NASA’s Lunar Reconnaissance Orbiter (LRO) has taken pictures of the moon’s crust that reveal that recent geological activity may have occurred, according to a NASA press release. The images from the Lunar Reconnaissance Orbiter Camera (LROC) demonstrate that the moon’s crust is being pulled apart, which in turn is creating small valleys on the lunar surface. Scientists believe that any geological activity on the moon may have occurred less than 50 million years ago. Although 50 million years is a lot of time by human standards, the moon is approximately 4.4 billion years old.
“We think they’re less than 50 million years old, but they could be 10 million years old, could be 1 million years old, could have happened 40 years ago,” Thomas Watters of the Center for Earth and Planetary Studies at the Smithsonian’s National Air and Space Museum in Washington told SPACE.com. “The intriguing picture that’s emerging of the moon is that there is recent geological activity going on,” Mr. Watters added.
A team of scientists examining the LROC’s pictures found small, skinny trenches that are much longer than they are wide. The trenches reveal that the moon’s crust is being stretched apart at these locations. Also known as graben, these linear valleys are created when the moon’s crust is pulled, breaks and drops down along two bounding faults. The graben found in the LROC’s pictures have also been found in other locations along the moon’s surface.

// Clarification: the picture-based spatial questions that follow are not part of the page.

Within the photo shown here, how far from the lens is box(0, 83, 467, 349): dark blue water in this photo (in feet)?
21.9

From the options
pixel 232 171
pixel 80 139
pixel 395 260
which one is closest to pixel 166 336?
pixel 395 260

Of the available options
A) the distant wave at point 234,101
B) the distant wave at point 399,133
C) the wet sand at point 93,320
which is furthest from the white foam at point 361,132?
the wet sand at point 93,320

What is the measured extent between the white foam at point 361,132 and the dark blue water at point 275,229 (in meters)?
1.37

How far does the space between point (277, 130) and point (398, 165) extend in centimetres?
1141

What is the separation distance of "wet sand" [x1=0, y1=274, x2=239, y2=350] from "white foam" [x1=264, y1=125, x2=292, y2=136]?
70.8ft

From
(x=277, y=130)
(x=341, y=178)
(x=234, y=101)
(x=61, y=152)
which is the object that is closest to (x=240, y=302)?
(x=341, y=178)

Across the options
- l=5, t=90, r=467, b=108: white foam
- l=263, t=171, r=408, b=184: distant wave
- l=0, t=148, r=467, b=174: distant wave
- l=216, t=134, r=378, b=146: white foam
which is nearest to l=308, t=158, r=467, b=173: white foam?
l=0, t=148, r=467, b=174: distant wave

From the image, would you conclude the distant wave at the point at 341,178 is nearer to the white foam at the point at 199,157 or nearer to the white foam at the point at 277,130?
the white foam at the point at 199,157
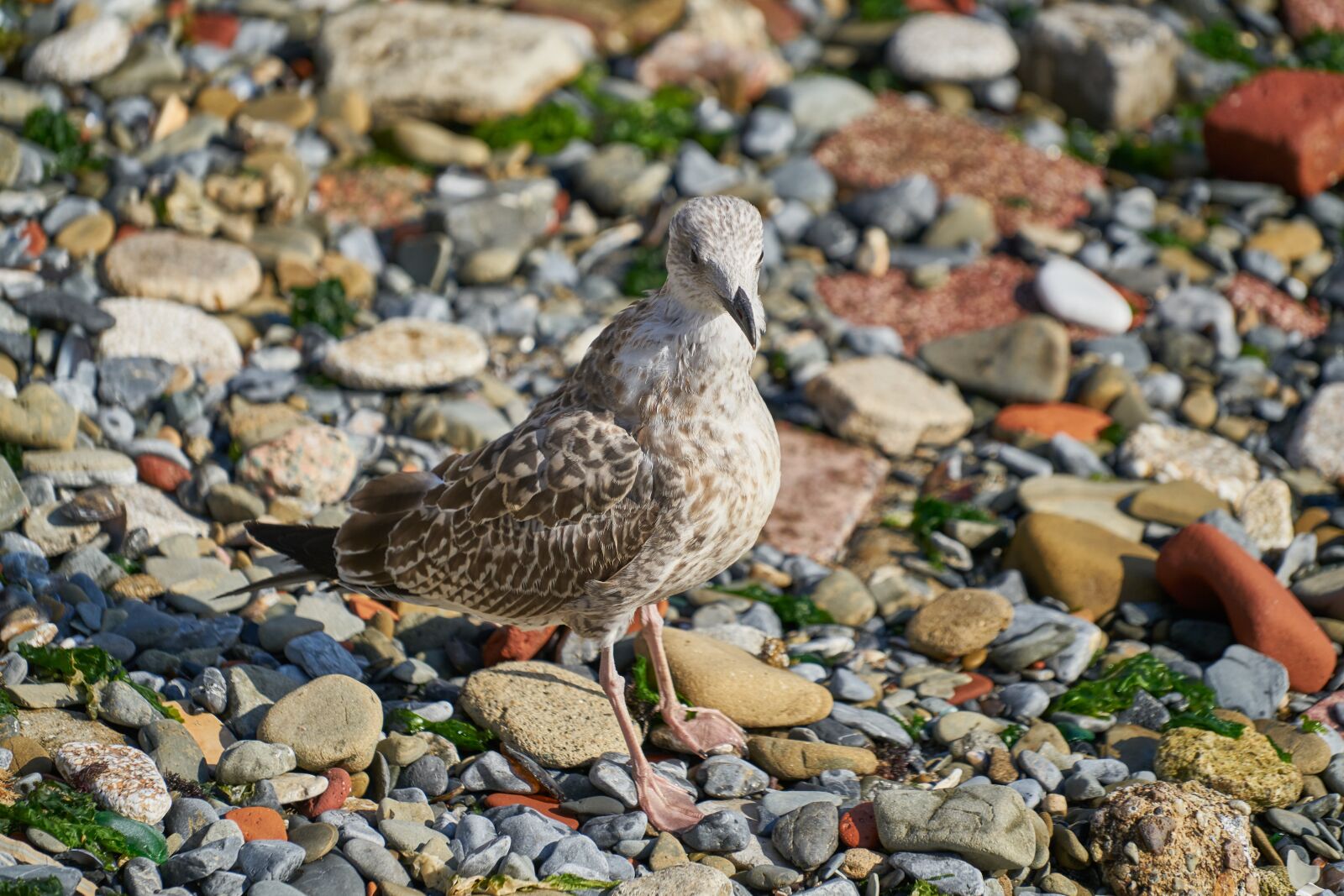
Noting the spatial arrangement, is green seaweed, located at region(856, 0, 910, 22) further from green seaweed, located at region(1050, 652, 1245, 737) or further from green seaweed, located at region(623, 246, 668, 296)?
green seaweed, located at region(1050, 652, 1245, 737)

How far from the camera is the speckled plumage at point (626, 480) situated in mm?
4809

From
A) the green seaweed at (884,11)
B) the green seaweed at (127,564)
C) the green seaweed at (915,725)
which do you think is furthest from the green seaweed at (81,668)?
the green seaweed at (884,11)

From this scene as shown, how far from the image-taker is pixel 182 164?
30.4ft

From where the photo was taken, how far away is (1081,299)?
29.9 feet

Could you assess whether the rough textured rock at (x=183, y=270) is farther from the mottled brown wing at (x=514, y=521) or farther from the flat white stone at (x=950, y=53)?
the flat white stone at (x=950, y=53)

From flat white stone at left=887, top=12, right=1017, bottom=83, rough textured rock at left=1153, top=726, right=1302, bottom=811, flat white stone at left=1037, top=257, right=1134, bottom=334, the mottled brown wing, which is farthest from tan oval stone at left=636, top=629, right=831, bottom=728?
flat white stone at left=887, top=12, right=1017, bottom=83

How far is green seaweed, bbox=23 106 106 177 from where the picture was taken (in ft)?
30.6

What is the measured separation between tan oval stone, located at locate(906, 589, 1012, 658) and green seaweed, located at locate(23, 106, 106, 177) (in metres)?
6.51

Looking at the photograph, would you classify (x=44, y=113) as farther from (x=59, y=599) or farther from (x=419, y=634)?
(x=419, y=634)

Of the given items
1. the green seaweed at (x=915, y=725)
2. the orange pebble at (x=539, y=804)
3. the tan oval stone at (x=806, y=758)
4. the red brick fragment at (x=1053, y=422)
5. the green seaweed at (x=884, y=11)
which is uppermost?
the green seaweed at (x=884, y=11)

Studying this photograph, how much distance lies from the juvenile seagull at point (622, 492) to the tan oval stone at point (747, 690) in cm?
29

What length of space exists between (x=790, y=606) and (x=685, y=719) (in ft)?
3.65

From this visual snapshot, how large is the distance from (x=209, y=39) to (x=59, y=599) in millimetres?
6313

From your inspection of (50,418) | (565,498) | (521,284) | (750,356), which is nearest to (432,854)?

“We think the moon is in a general state of global contraction because of cooling of a still hot interior,” Mr. Watters professed. “The graben tell us forces acting to shrink the moon were overcome in places by forces acting to pull it apart. This means the contractional forces shrinking the moon cannot be large, or the small graben might never form,” he added.
The study’s findings reveal that the moon did not completely melt during the early stages of its formations. The existence of graben suggest that while the moon’s exterior melted, the rest of the moon did not.
Starting in August 2010, the team of researchers studied pictures from the LROC to find signs of contraction on the moon’s surface. The researchers were looking for lobate scarps. According to Science 2.0, lobate scarps are thrust faults that indicate that the moon shrank in the past and that it may still be shrinking. Lobate scarps were first seen in photographs taken by the Apollo 15, 16 and 17 missions.
The existence of graben on the moon’s surface suggests that there are also forces on the moon’s crust acting to pull it apart.
“This pulling apart tells us the moon is still active,” said Richard Vondrak, LRO Project Scientist at NASA’s Goddard Space Flight Center. “LRO gives us a detailed look at that process,” Mr. Vondrak added.
The LRO will continue to give scientists an idea of how many graben exist on the lunar surface and what forces are continually acting on the moon’s crust.
“It was a big surprise when I spotted graben in the far side highlands,” said the study’s co-author Mark Robinson of the School of Earth and Space Exploration at Arizona State University. “I immediately targeted the area for high-resolution stereo images so we could create a three-dimensional view of the graben. It’s exciting when you discover something totally unexpected and only about half the lunar surface has been imaged in high resolution. There is much more of the moon to be explored,” Mr. Robinson added.
The study’s findings may be bad news for former House Speaker Newt Gingrich if he wins the Republican presidential nomination. In fact, geological activity and a number of other hazards and challenges may doom Mr. Gingrich’s moon base idea.
“By the end of my second term, we will have the first permanent base on the moon, and it will be American,” Mr. Gingrich told a group of supporters during a campaign event in Cocoa, Florida on January 25th.
Almost immediately, Mr. Gingrich’s moon base idea was slammed by his competitors and space experts. “When we are not expecting a U.S. crewed launch [...] until 2016-2017 and are just getting started on a lunar-class launch vehicle, establishing a lunar outpost by 2020 is a fantasy,” John Logsdon, a professor emeritus at George Washington University, posited to SPACE.com in an email.
Fellow Republican presidential candidate Rick Santorum ridiculed Mr. Gingrich moon base idea prior to the Florida Republican primary. “The idea that anybody is going out and talking brand new, very expensive schemes to spend more money at a time when we do not have our fiscal house in order, in my opinion, is playing crass politics,” Mr. Santorum said at Florida State University, according to CBS News.
Universe Today highlights a large number of the roadblocks that would prevent a permanent base from being built on the moon. The blog talks about the astronomical costs, the risk of asteroid impacts and the dangers of moon dust among others.
While the Georgia Republican’s moon base idea was already likely to be too costly to ever become a reality, evidence of recent geological activity may be one more factor that doom’s Mr. Gingrich’s moon base promise.
The research for the study, “Recent extensional tectonics on the Moon revealed by the Lunar Reconnaissance Orbiter Camera,” was funded by the LRO mission, which is under NASA’s Science Mission Directorate at NASA Headquarters in Washington. The LRO is managed by NASA’s Goddard Space Flight Center.
The research appeared in the March issue of the journal Nature Geoscience.